Das Wichtigste in Kürze

  • In Myanmar ist nach dem Putsch noch immer das Militär an der Macht.
  • Nun wurden Sanktionen gegen Holdings mit hohen Militärangehörigen als Inhaber verhängt.
  • Zudem wurden Sanktionen gegen ein Dutzend Mitglieder des neuen Führungsapparats verhängt.

Von den Sanktionen seien zwei Holdings betroffen: An denen derzeitige oder frühere Militärangehörige alle Anteile hielten und durch die das Militär bedeutende Wirtschaftsbereiche kontrolliere. Dies teilten das Finanz- und Aussenministerium am Donnerstag mit.

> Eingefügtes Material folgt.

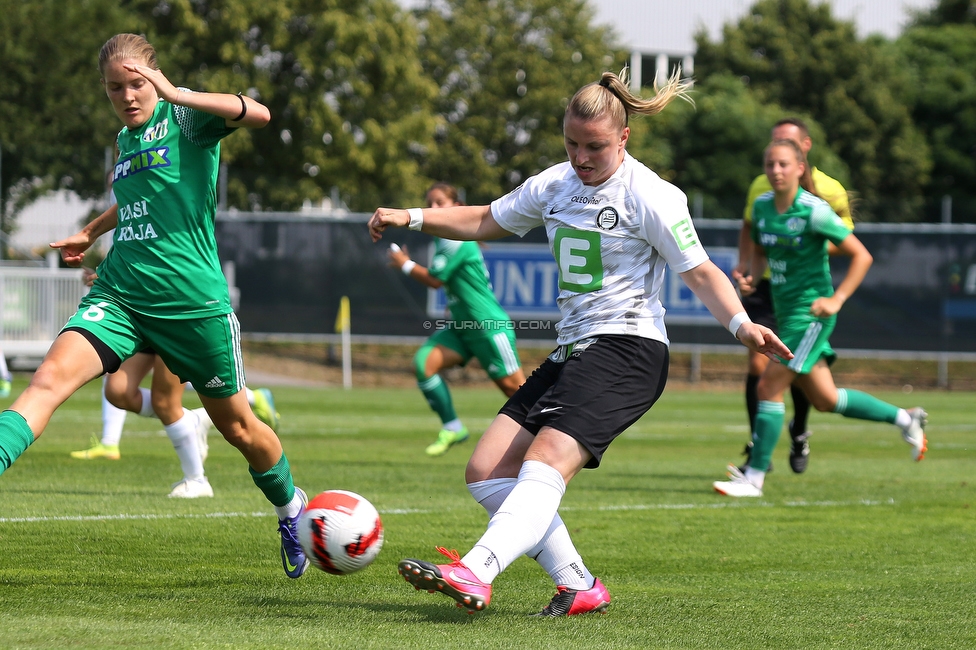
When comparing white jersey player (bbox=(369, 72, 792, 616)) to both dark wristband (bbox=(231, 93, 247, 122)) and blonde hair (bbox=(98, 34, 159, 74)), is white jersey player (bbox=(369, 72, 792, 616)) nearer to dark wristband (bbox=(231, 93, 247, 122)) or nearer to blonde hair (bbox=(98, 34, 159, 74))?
dark wristband (bbox=(231, 93, 247, 122))

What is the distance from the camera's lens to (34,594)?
4.60 meters

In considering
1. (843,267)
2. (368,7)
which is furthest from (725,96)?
(843,267)

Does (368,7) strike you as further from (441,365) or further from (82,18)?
(441,365)

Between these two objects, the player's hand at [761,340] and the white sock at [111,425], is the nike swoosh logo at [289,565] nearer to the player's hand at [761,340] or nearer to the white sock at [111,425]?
the player's hand at [761,340]

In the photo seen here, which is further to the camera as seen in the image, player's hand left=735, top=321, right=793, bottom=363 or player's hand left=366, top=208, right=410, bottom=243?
player's hand left=366, top=208, right=410, bottom=243

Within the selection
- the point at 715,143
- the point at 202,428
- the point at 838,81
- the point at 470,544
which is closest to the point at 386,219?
the point at 470,544

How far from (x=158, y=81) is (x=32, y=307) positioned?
705 inches

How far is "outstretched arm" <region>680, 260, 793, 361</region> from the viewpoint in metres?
4.21

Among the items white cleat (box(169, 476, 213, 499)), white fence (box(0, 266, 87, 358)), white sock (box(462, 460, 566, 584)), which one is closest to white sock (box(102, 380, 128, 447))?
white cleat (box(169, 476, 213, 499))

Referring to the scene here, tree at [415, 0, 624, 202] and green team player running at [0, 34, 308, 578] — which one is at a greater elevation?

Massnahmen gegen Anführer des Putsches

Washington betonte, dass sich die Sanktionen nicht gegen das Volk richteten. «Diese Massnahmen richten sich speziell gegen diejenigen, die den Putsch angeführt haben. Gegen die wirtschaftlichen Interessen des Militärs und gegen die Finanzströme, die die brutale Unterdrückung durch das myanmarische Militär unterstützen.» Dies erklärte Aussenminister Antony Blinken.

Antony Blinken
US-Aussenminister Antony Blinken verteidigte den Abzug aus Afghanistan. - AFP

Die USA hatten seit dem Putsch in der Nacht zum 1. Februar bereits strenge Exportbeschränkungen für das südostasiatische Land erlassen. Zudem wurden Sanktionen gegen etwa ein Dutzend Mitglieder des neuen Führungsapparats sowie zwei erwachsene Kinder des Anführers der Militärjunta verhängt.

Besitz in den USA wurde eingefroren

Die neuen Sanktionen haben unter anderem zur Folge, dass jeglicher Besitz der Firmen in den USA eingefroren wird. US-Unternehmen und Personen dürfen keine Geschäfte mit ihnen machen.